At the ‘Tamil Nadu Land Use 2025’ conference organised by the state planning commission, top disaster management officials, scientists, and citizen groups called for urgent reforms in the way land and water are managed, emphasising that unplanned urbanisation and policy silos have turned natural hazards into man-made disasters.

V Thiruppugazh, chairman of the Advisory Committee for Mitigation of Floods in Chennai, set the tone with a blunt assessment. “Disasters are not acts of nature. They are brutal audits of our development choices.”

Drawing from three decades in disaster management, he said every calamity reveals fractures created by human neglect. “In 2019, Chennai was on the brink of ‘Day Zero,’ and yet we saw devastating floods in 2015, 2021, and 2023,” he said.

Thiruppugazh identified three fractures that have deepened Chennai’s vulnerability — unplanned development, fragmented governance, and neglect of the natural character of land and water. “When we ignore the natural character of the land, we pre-register for a future disaster. Water doesn’t encroach during floods, it is simply reclaiming what we stole from it,” he remarked.

While the government is finalising a flood mitigation plan for Chennai, the session spotlighted citizen-led examples of how communities are restoring the city’s lost water resilience. Sunil Jayaram, co-founder of Chitlapakkam Rising, narrated how residents revived the Chitlapakkam lake after decades of neglect.

“The 2015 flood and the 2016 drought were our wake up calls,” he said. Once a garbage dump, the lake was reclaimed through community audits, public mobilisation, and collaboration with the Water Resources Department (WRD).

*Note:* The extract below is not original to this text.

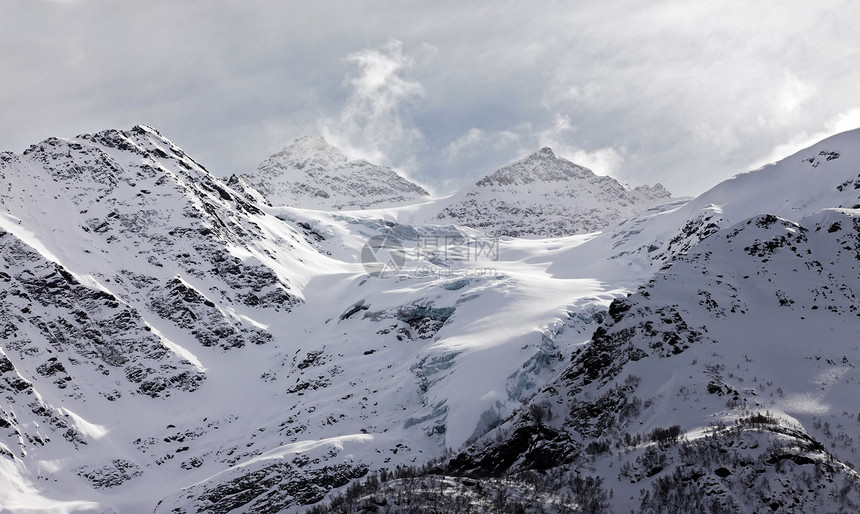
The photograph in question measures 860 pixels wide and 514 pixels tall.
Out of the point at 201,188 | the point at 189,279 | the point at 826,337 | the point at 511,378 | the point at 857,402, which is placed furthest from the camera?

A case study presented on Sembakkam lake, part of the Pallikaranai marshland cascade, illustrated the magnitude of Chennai’s challenge. The lake receives 8 million litres of sewage daily, lacks a proper drainage network, and sits at the confluence of three municipal boundaries.

Researchers from IIT Madras and The Nature Conservancy found that decades of siltation and unscientific dredging had distorted the lake’s shape, reducing its storage capacity and groundwater recharge potential.